Anyone who was in the locations of potential exposure to measles around the times listed below should:

  • Find out if you have been vaccinated for measles or have had measles previously
  • Call a health care provider promptly if you develop an illness with fever or illness with an unexplained rash between Jan. 16 and Feb. 6, 2019. To avoid possibly spreading measles to other patients, do not go to a clinic or hospital without calling first to tell them you want to be evaluated for measles.

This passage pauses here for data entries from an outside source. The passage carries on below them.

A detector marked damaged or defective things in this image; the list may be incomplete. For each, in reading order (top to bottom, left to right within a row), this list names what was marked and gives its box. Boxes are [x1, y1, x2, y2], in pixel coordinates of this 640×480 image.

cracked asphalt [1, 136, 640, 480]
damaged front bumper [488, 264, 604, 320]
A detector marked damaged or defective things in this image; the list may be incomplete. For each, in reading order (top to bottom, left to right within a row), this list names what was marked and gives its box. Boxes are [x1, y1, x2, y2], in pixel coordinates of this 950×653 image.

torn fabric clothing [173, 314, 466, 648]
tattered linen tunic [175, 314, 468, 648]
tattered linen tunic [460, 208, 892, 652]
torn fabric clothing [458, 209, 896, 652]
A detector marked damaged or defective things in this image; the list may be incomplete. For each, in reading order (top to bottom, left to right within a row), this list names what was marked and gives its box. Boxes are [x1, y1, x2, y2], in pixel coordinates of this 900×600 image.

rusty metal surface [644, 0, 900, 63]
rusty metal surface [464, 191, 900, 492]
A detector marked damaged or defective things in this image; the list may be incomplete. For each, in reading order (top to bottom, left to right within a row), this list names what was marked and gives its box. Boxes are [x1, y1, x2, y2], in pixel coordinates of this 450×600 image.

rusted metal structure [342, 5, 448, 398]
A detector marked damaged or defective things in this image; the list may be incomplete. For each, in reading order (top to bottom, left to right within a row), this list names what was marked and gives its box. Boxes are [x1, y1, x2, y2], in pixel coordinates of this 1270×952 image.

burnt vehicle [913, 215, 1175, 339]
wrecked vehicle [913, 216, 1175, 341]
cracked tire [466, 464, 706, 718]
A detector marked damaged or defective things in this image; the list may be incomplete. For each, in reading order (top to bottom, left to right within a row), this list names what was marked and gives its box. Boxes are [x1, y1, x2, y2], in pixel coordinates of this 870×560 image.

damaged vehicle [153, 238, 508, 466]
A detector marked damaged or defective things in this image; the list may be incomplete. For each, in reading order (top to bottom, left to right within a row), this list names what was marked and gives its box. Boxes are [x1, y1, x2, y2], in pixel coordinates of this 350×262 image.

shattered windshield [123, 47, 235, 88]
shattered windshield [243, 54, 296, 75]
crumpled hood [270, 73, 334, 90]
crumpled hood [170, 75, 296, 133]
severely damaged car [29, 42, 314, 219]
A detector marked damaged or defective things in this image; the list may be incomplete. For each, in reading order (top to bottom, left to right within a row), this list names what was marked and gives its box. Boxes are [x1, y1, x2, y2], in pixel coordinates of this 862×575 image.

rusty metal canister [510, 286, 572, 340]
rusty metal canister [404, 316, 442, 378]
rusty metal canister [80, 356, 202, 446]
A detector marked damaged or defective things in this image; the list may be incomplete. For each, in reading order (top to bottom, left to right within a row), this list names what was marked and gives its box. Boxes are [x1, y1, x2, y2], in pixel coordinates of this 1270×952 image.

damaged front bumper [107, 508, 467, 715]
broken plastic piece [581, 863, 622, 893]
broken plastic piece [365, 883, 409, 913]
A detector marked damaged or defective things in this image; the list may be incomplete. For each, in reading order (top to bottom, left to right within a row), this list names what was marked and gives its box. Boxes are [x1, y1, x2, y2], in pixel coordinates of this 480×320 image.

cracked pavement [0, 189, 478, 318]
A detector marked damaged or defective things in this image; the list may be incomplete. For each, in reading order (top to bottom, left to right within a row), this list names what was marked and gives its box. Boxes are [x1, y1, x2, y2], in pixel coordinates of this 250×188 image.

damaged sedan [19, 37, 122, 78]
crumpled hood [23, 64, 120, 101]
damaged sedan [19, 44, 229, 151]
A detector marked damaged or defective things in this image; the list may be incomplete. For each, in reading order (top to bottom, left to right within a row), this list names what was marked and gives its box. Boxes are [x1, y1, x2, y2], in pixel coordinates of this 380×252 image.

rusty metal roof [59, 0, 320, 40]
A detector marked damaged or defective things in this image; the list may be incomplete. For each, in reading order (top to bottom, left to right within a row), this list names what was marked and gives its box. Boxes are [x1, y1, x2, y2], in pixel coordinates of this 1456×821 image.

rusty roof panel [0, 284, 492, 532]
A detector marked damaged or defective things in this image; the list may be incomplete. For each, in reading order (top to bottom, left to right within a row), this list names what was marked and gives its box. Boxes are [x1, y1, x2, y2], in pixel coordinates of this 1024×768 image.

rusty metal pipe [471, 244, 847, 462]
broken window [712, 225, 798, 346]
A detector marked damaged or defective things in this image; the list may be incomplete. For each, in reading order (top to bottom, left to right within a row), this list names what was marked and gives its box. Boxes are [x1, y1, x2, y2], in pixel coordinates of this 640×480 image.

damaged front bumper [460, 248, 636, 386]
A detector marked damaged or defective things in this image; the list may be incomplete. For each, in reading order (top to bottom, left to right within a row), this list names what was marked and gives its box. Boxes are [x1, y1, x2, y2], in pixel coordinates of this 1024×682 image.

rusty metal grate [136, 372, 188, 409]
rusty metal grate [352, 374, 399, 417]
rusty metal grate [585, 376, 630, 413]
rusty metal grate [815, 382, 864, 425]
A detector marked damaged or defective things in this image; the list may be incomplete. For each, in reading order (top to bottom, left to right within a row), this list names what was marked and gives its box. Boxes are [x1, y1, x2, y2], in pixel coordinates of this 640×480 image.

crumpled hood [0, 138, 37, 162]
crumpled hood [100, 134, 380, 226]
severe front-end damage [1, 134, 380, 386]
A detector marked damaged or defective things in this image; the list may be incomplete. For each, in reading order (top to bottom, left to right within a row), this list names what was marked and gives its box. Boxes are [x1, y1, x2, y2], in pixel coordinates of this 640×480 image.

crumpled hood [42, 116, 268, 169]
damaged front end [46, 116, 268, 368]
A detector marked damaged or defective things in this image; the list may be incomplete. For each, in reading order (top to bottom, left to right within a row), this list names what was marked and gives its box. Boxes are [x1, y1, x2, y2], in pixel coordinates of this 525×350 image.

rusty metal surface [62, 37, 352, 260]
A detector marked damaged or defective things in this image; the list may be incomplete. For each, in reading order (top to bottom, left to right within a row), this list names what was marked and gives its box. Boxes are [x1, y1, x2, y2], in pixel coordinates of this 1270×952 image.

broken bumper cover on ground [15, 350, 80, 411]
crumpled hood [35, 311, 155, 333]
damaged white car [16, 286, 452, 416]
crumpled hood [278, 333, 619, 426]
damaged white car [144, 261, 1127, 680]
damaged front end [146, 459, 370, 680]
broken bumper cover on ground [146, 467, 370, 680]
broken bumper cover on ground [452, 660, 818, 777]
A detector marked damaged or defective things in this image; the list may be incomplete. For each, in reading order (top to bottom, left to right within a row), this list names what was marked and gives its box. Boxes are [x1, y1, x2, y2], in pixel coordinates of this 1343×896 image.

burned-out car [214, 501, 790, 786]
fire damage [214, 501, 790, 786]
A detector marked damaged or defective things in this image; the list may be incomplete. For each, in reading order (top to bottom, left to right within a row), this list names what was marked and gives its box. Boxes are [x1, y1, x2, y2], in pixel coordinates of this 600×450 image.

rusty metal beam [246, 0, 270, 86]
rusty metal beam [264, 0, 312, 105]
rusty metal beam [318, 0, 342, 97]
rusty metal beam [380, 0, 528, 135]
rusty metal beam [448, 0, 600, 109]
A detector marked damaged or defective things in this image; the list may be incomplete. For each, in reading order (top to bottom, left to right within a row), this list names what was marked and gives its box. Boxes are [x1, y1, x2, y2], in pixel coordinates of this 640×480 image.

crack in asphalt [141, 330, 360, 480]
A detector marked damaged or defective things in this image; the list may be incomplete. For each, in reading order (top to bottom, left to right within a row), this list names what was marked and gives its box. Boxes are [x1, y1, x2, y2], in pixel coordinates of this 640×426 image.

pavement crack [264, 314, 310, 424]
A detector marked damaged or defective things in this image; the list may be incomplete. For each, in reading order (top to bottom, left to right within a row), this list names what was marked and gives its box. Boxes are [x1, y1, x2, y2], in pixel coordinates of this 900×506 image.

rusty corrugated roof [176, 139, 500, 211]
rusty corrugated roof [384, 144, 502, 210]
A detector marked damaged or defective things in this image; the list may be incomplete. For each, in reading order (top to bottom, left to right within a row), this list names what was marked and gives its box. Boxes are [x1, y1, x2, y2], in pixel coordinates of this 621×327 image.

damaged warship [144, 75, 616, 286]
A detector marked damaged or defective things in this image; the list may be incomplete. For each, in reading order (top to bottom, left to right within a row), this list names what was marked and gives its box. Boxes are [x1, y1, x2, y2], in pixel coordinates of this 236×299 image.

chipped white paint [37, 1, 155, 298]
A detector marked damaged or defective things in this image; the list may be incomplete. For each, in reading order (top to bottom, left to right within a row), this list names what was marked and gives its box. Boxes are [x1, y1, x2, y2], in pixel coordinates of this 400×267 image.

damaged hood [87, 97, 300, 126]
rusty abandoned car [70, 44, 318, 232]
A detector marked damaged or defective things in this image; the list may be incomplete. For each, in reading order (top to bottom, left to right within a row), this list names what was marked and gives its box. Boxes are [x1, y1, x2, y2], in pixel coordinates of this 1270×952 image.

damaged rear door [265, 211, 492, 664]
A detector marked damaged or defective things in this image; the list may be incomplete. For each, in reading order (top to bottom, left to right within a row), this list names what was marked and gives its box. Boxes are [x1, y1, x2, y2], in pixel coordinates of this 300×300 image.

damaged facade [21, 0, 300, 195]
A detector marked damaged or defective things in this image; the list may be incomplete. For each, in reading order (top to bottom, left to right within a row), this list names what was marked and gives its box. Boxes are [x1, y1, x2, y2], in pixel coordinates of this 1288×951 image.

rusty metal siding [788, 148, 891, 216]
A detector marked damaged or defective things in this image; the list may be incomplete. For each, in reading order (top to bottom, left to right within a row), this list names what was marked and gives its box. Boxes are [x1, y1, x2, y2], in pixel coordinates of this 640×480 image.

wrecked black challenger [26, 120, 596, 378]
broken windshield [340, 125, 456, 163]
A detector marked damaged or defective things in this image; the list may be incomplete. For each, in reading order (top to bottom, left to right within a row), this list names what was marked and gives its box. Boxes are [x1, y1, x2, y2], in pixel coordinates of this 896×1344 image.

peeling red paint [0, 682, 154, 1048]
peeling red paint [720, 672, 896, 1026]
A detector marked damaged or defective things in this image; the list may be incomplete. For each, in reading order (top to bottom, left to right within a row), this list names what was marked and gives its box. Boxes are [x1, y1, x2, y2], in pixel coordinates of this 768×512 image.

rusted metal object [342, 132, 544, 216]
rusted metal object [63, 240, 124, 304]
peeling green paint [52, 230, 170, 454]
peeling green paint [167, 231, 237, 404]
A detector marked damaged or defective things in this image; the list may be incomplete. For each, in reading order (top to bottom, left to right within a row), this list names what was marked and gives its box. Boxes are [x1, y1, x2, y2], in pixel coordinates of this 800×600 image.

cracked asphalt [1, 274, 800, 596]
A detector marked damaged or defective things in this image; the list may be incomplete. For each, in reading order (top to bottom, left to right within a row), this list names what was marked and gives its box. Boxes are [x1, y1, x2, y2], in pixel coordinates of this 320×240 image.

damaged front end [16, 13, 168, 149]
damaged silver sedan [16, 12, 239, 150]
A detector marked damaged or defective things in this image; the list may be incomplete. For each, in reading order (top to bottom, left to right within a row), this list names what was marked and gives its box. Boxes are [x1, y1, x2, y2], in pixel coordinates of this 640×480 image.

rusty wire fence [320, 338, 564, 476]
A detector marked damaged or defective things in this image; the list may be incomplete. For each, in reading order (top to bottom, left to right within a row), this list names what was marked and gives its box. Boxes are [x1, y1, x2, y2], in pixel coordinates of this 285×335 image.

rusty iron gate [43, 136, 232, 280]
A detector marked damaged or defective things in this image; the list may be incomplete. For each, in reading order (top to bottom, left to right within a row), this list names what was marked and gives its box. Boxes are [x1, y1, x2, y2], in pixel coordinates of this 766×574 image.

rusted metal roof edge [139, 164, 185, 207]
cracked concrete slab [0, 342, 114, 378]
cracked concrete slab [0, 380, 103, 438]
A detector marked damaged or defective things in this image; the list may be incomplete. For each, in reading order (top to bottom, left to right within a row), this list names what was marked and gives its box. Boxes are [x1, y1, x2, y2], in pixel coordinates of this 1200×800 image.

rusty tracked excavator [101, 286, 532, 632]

Those most at risk from exposure to measles are unvaccinated individuals, pregnant women, infants under 6 months of age and those with weakened immune systems. Learn more about the illness.

More about the vaccine

The best protection against measles is the measles, mumps and rubella (MMR) vaccine. Most children receive this vaccine at ages 12 –15 months and at 4–6 years old.

All vaccines are free for kids through age 18. If a health care provider charges you, ask to have the fee waived. The Vaccines for Children (VCF) program offers vaccines at no cost for eligible children through VFC-enrolled doctors.

If you need help finding a health care provider, call the Family Health Hotline at 1-800-322-2588 or visit this website.